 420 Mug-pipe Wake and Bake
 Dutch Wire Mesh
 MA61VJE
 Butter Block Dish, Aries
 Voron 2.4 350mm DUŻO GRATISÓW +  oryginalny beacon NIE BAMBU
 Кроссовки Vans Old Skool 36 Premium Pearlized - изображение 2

* * *

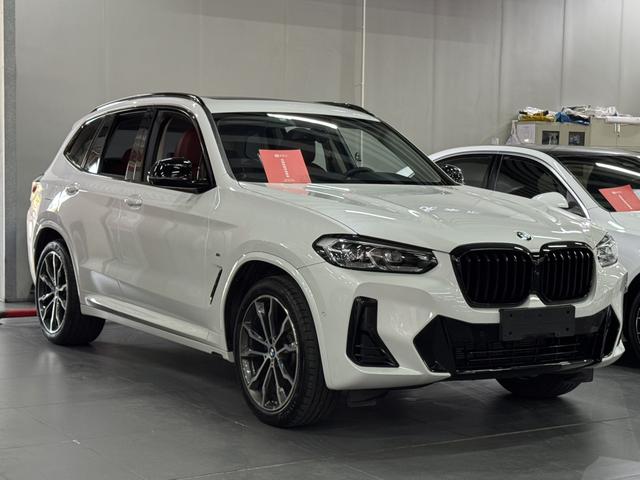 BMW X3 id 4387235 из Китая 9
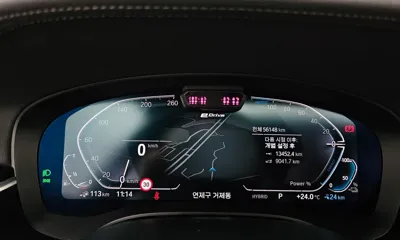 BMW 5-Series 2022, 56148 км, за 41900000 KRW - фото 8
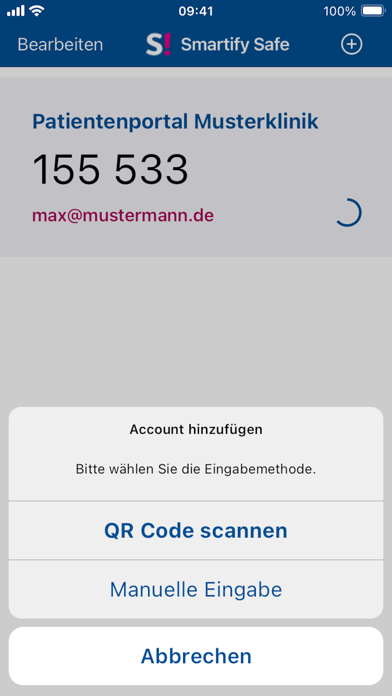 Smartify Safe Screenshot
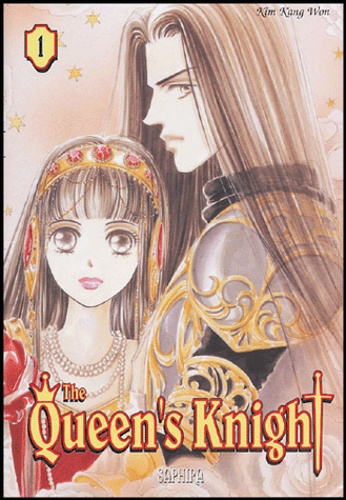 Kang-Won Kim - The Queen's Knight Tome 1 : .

What the task asks: Write back word for word every line in the entries above from the one with "BMW X3 id 4387235 из Китая 9" to the one with "Kang-Won Kim - The Queen's Knight Tome 1 : .", ends included, and none of the pictures.

The completed task:
 BMW X3 id 4387235 из Китая 9
 BMW 5-Series 2022, 56148 км, за 41900000 KRW - фото 8
 Smartify Safe Screenshot
 Kang-Won Kim - The Queen's Knight Tome 1 : .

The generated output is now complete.